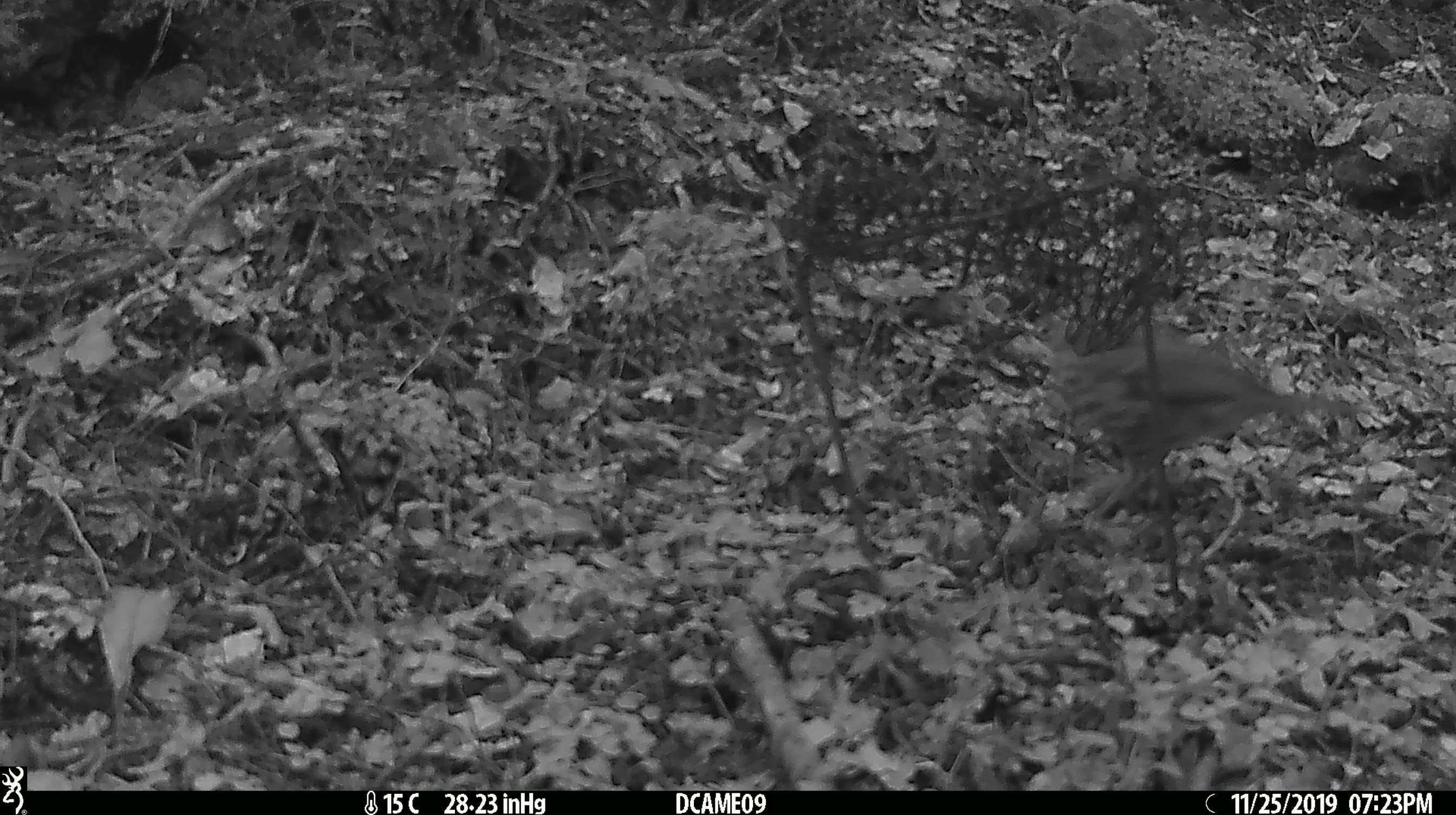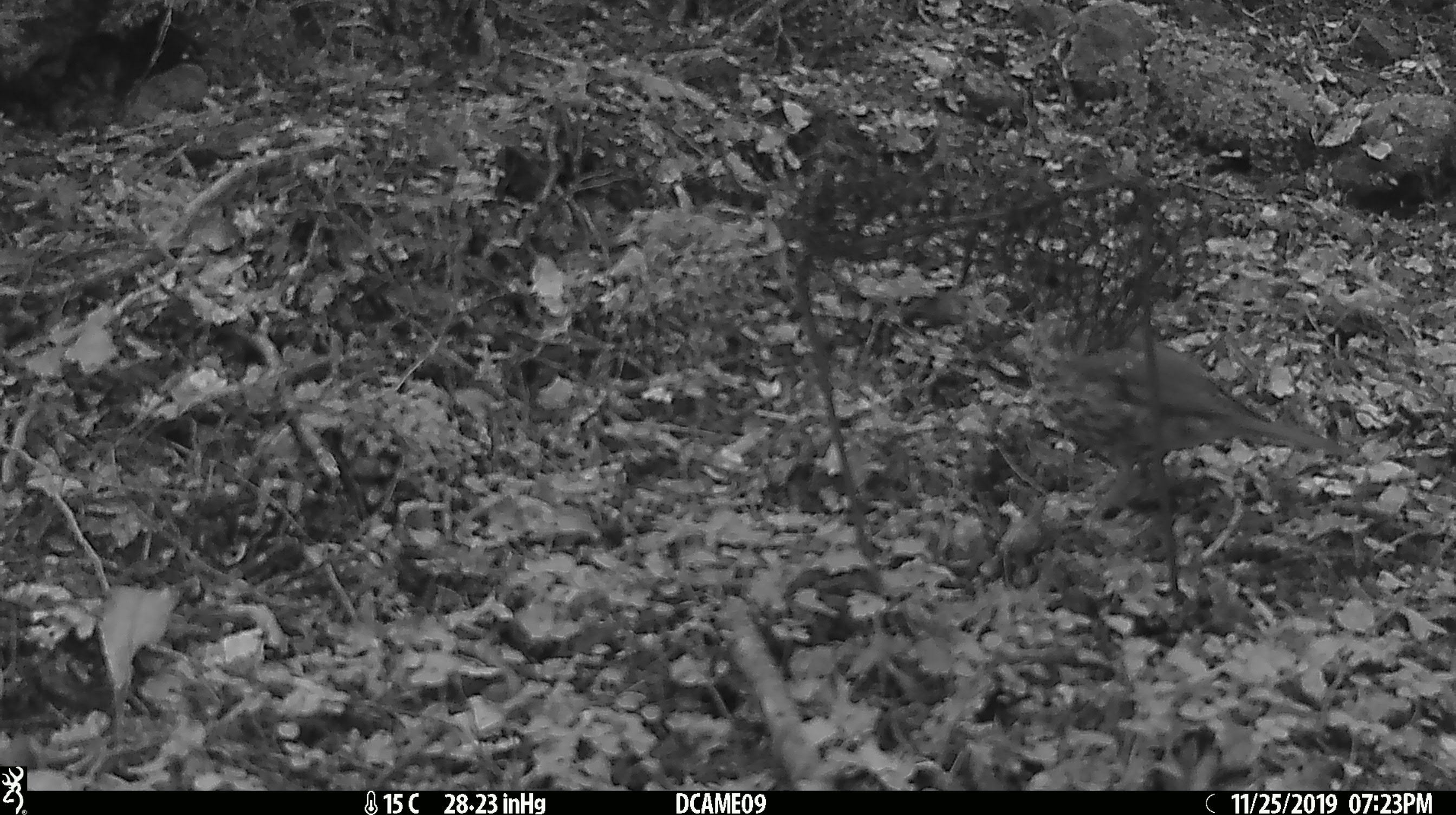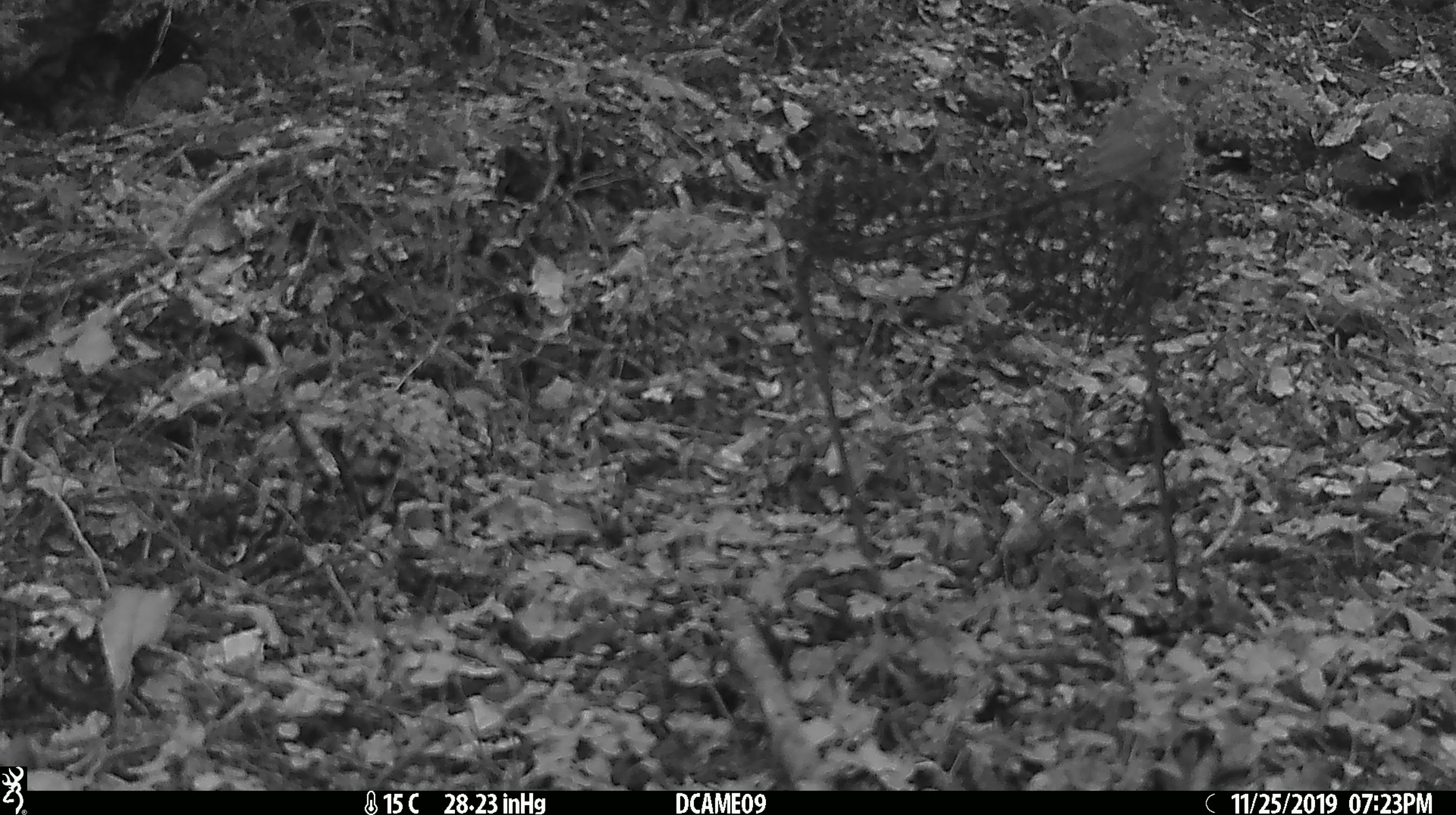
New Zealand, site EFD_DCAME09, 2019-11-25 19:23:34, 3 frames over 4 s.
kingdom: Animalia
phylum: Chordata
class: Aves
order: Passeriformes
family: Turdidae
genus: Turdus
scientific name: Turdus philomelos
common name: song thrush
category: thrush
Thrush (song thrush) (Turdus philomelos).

==

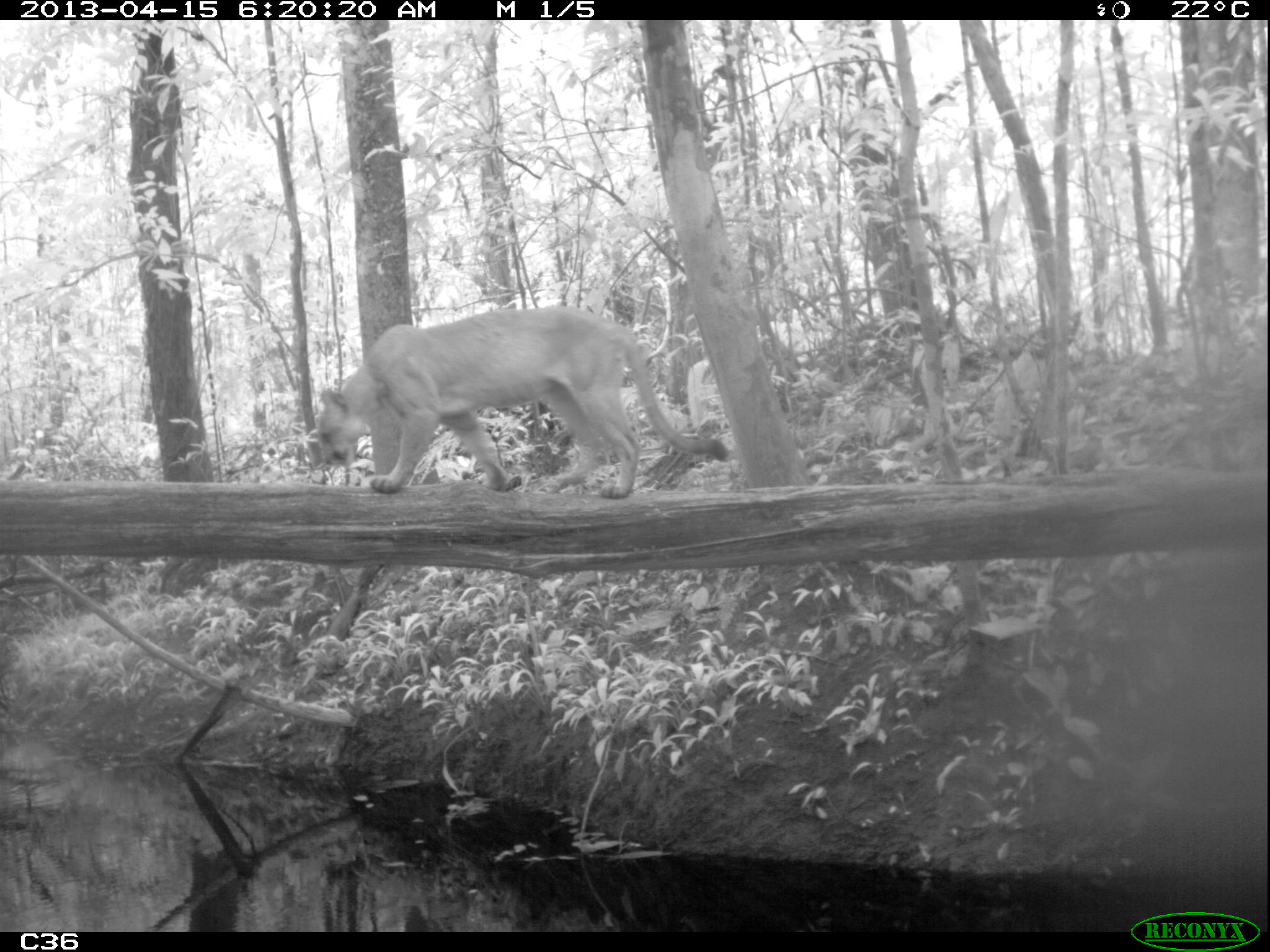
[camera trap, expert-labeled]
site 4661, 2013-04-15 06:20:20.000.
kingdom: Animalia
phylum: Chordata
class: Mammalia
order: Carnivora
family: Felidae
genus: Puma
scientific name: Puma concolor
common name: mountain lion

[WHAT YOU SHOULD DO]:
Taking the entries above, write out exactly the lines starting with the line containing "order: Carnivora" and going on through the line containing "common name: mountain lion", both included, and nothing else.

[ANSWER FOR THIS EXERCISE]:
order: Carnivora
family: Felidae
genus: Puma
scientific name: Puma concolor
common name: mountain lion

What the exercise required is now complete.